[Python Data Analysis]25.pandas의 그룹화 기능을 사용한 데이터 분석 맛보기

pandas의 그룹화 기능을 사용한 데이터 분석 맛보기

2016 US Election 데이터셋 분석

2016 US Election 데이터셋 분석하기

[2016 US Election 데이터셋 다운로드]

2016 US Election 데이터셋의 주요 컬럼 요약

primary_results.csv

state: state where the primary or caucus was held
state_abbreviation: two letter state abbreviation
county: county where the results come from
fips: FIPS county code
party: Democrat or Republican
candidate: name of the candidate
votes: number of votes the candidate received in the corresponding state and county (may be missing)
fraction_votes: fraction of votes the president received in the corresponding state, county, and primary

county_facts.csv

“RHI125214: White alone, percent, 2014
“RHI225214”: Black or African American alone, percent, 2014
“RHI325214”: “American Indian and Alaska Native alone, percent, 2014
“RHI425214”: Asian alone, percent, 2014
“RHI525214”: Native Hawaiian and Other Pacific Islander alone, percent, 2014
“RHI625214”: Two or More Races, percent, 2014
“RHI725214”: Hispanic or Latino, percent, 2014
“RHI825214”: White alone, not Hispanic or Latino, percent, 2014

(기타 컬럼 생략)

참고: https://www.kaggle.com/benhamner/2016-us-election

각 후보 별 전체 득표수 계산하기

candidate_to_votes_s = primary.groupby("candidate")["votes"].sum().sort_values()
candidate_to_votes_s.plot(kind="barh", fontsize=8)

각 주별, 각 정당의 득표 비율 계산하기

state_party_to_votes_s = primary.groupby(["state", "party"])["votes"].sum()
state_to_votes_s = primary.groupby("state")["votes"].sum()
state_party_to_vote_pcts_s = state_party_to_votes_s / state_to_votes_s
state_party_to_vote_pcts_s.unstack().plot(kind="barh", stacked=True, fontsize=8)
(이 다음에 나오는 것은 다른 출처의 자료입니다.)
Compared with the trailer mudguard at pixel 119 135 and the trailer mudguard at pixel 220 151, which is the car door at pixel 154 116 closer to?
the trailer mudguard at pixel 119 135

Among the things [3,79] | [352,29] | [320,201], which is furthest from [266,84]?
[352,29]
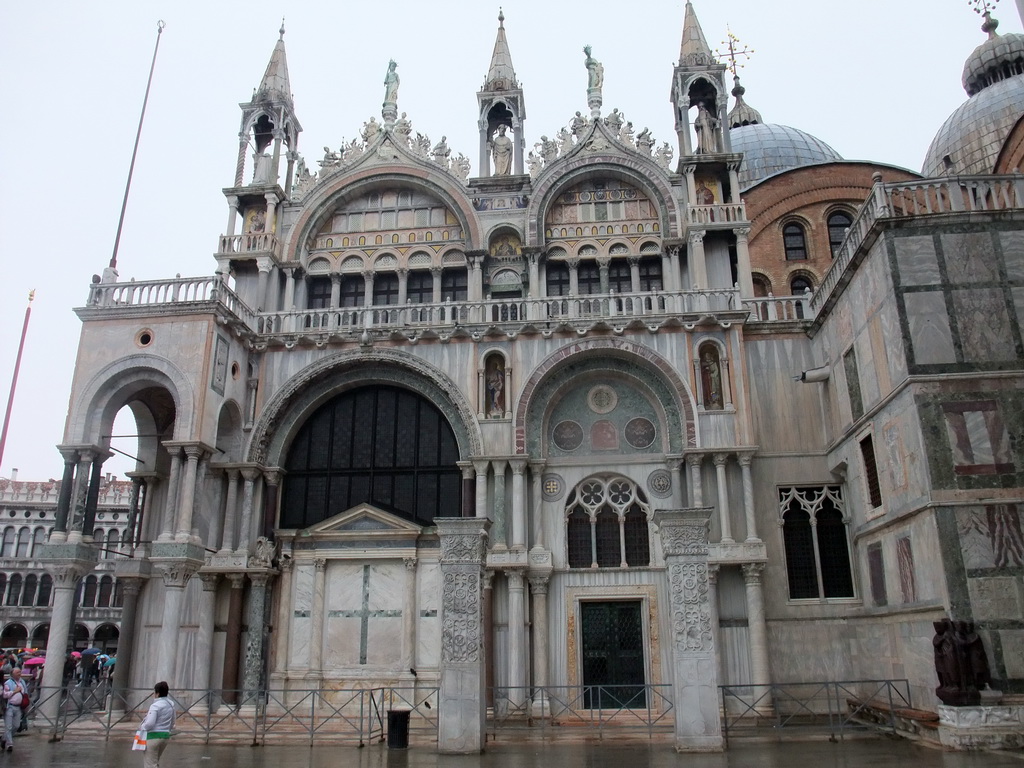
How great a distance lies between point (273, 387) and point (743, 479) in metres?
12.5

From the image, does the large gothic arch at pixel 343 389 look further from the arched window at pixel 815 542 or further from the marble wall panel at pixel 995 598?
the marble wall panel at pixel 995 598

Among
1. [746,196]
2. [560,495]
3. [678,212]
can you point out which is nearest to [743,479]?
[560,495]

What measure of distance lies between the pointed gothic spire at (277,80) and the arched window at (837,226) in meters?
21.5

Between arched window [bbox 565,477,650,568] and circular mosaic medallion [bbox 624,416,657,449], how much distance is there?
107cm

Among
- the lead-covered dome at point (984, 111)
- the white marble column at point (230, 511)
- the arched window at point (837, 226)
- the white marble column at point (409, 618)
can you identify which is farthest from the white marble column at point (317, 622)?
the lead-covered dome at point (984, 111)

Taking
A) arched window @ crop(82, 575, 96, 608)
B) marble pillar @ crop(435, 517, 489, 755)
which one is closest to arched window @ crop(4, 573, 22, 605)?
arched window @ crop(82, 575, 96, 608)

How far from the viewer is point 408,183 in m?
25.5

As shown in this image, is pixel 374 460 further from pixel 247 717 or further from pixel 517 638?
pixel 247 717

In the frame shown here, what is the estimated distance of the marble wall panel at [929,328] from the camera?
15516mm

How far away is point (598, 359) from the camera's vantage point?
21734 millimetres

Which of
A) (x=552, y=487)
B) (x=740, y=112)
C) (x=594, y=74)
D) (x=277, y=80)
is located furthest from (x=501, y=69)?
(x=740, y=112)

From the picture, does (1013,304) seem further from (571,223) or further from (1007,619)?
(571,223)

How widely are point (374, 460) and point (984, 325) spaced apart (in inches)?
578

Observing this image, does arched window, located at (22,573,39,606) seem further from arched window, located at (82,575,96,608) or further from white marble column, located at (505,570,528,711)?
white marble column, located at (505,570,528,711)
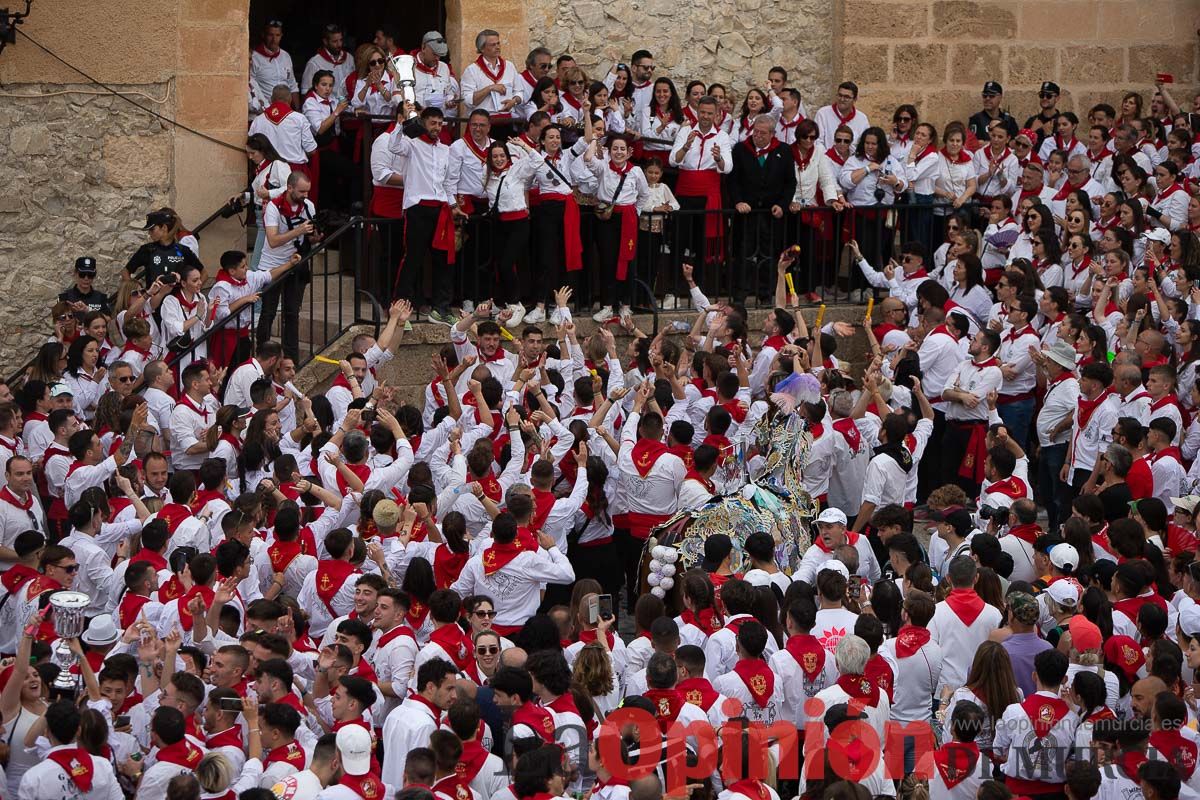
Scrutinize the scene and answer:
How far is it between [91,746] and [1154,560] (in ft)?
18.9

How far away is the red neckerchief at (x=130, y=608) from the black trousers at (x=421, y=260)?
5.50 metres

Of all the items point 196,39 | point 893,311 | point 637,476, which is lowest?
point 637,476

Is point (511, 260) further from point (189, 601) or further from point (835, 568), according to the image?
point (189, 601)

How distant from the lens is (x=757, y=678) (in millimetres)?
8250

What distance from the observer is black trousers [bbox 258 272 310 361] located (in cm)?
1381

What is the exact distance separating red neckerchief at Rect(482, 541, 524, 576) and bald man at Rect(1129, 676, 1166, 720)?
3439 mm

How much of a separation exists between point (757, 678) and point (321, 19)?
1258 cm

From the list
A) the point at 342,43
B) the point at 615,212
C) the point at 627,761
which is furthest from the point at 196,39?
the point at 627,761

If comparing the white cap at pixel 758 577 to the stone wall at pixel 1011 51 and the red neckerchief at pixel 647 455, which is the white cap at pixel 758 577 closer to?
the red neckerchief at pixel 647 455

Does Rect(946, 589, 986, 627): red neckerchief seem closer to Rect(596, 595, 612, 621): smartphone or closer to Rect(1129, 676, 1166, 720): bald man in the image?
Rect(1129, 676, 1166, 720): bald man

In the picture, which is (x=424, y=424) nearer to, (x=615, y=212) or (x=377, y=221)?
(x=377, y=221)


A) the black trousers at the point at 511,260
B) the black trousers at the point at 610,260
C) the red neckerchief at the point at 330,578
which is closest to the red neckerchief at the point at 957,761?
the red neckerchief at the point at 330,578

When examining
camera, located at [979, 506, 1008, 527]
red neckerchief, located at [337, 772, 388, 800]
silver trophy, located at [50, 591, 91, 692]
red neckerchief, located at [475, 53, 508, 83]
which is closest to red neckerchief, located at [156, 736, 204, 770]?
red neckerchief, located at [337, 772, 388, 800]

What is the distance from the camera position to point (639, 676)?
28.2 feet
각 후보가 당선된 county의 평균 백인 유권자 비율 조사하기

func = lambda agg_df: agg_df.sort_values("votes", ascending=False).iloc[0]
winners = primary.groupby("fips").agg(func)
winners_county_races = pd.merge(winners, counties[["fips", "RHI825214"]], 
                                left_index=True, right_on="fips", how="left")
winners_county_races = \
    winners_county_races.rename(columns={"RHI825214":"white_pcts"})
    winners_county_white_pcts = winners_county_races.groupby(["party", "candidate"])["white_pcts"].mean()
ax = winners_county_white_pcts.plot(kind="barh", fontsize=8)
ax.set_xlim([50, 100])
plt.tight_layout()

Pivot Table 사용하기

‘피벗 테이블(pivot table)’을 사용하면, 데이터셋에 대하여 그룹화에 기반한 통계량을 계산하는 작업이 더 간편해집니다.

피벗 테이블은 df.pivot_table() 함수를 사용하여 생성합니다. values 인자로는 통계량을 계산할 열을, index와 columns 인자는 각각 그 값을 피벗 테이블의 인덱스와 컬럼으로 사용할 열을, aggfunc 인자로는 적용할 통계 함수를 명시합니다.

total_votes = primary.pivot_table(values="votes", index="state", 
                                  columns="candidate", aggfunc="sum", 
                                  fill_value=0)

예를 들어 total_votes라는 피벗 테이블은 “state”와 “candidate” 열의 값을 그룹화 기준으로 하여, “votes” 열의 값의 합계를 산출한 결과입니다. 이 때 fill_value=0인자를 넣어주면, NaN이 나올 부분이 0으로 대체됩니다. 피벗 테이블도 DataFrame 형태를 지닙니다.

혹은 다음과 같이 하면 “state_abbreviation”과 “party” 열의 값을 그룹화 기준으로 하여, “fraction_votes” 열의 값의 평균을 나타내는 피벗 테이블을 만들 수 있습니다.

primary.pivot_table(values="fraction_votes", index="state_abbreviation", 
                    columns="party", aggfunc="mean")